**TASKS FOR THIS EXERCISE**
(1) In the court judgment on the contempt appeal, what sentence did the judge impose for the appellant's contempt of court?
(2) In the court judgment on the contempt appeal, why does the court say it need say little about the twelve-month sentence and the activated suspended sentence?
(3) Continue the court judgment on the contempt appeal, starting after its last sentence.

Miss M Hughes appeared on behalf of the Crown

J U D G M E N T

Thursday 15 October 2009

THE LORD CHIEF JUSTICE: I shall ask Mr Justice Keith to give the judgment of the court.

MR JUSTICE KEITH:

1. On 11 May 2009 at Milton Keynes Magistrates' Court, the appellant pleaded guilty to an offence of possessing an offensive weapon. He was committed to Aylesbury Crown Court for sentence where on 19 June 2009 he was sentenced by Judge Mowat to twelve months' imprisonment. He had on 12 July 2007 been sentenced to four weeks' imprisonment suspended for two years for possession of a bladed article. That sentence was activated to be served consecutively. However, in the course of the hearing the appellant became violent and attacked the dock officers. The judge chose to deal with that contempt of court summarily. She sentenced the appellant to two years' imprisonment for his contempt, to be served consecutively to his other sentences. The appellant now appeals against his sentence for his contempt. An appeal lies to the Court of Appeal as of right against an order of the Crown Court in exercise of its jurisdiction to punish someone for contempt. That is the effect of sections 13(1) and 13(2)(bb) of the Administration of Justice Act 1960.

2. Since the appellant is not appealing against the other sentences which the judge imposed, we need say little about them. The offence for which he was sentenced to twelve months' imprisonment had occurred exactly a year before he was committed to the Crown Court for sentence. The police had been called to where the appellant was living with his partner and her young son. They had been arguing, and the appellant had armed himself with a crossbow. When the police arrived, she was observed to have injuries on her face. In the stand-off which then ensued, the appellant ignored a police instruction to disarm. He came out of the house with the crossbow which was loaded with a bolt and had been drawn back into the firing position, although the judge assumed in the appellant's favour that the safety catch was on.

**GIVEN MATERIAL**
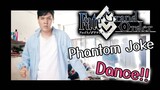 เต้น Phantom Joke- Fate/Grand Order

**WRITTEN RESPONSES**
(1) Two years' imprisonment, to be served consecutively to his other sentences.

(2) The appellant is not appealing against those sentences. His appeal concerns only the two-year sentence imposed for his contempt of court.

(3)
3. The contempt of court occurred when the appellant's counsel was addressing the judge in mitigation. We take what happened from a statement which the judge made later that day, and from the statements of the dock officers who were attacked. The appellant became agitated because he thought, rightly or wrongly, that his counsel, Mr Nicholas Rimmer, who also appears for him today, was not saying everything which could have been said on his behalf. He was told by the dock officers, both of whom were women, to calm down. His response was to spit at the smaller of the two and to punch her in the face. The judge had also told him to calm down, but he had not and so she ordered him to be hand-cuffed. He resisted. At that stage, the court clerk raised the alarm by pushing the panic button. Three custody officers responded. All of them were men. The judge described the appellant as then going "completely wild", lashing out with his fists at everyone, including punching the smaller of the two dock officers in the face with all his strength, and punching the other dock officer in the shoulder. She was to tell the judge that she felt it snap. Although she thought at the time that it may have been dislocated, it transpired that it was tissue damage (although that, of course, was bad enough).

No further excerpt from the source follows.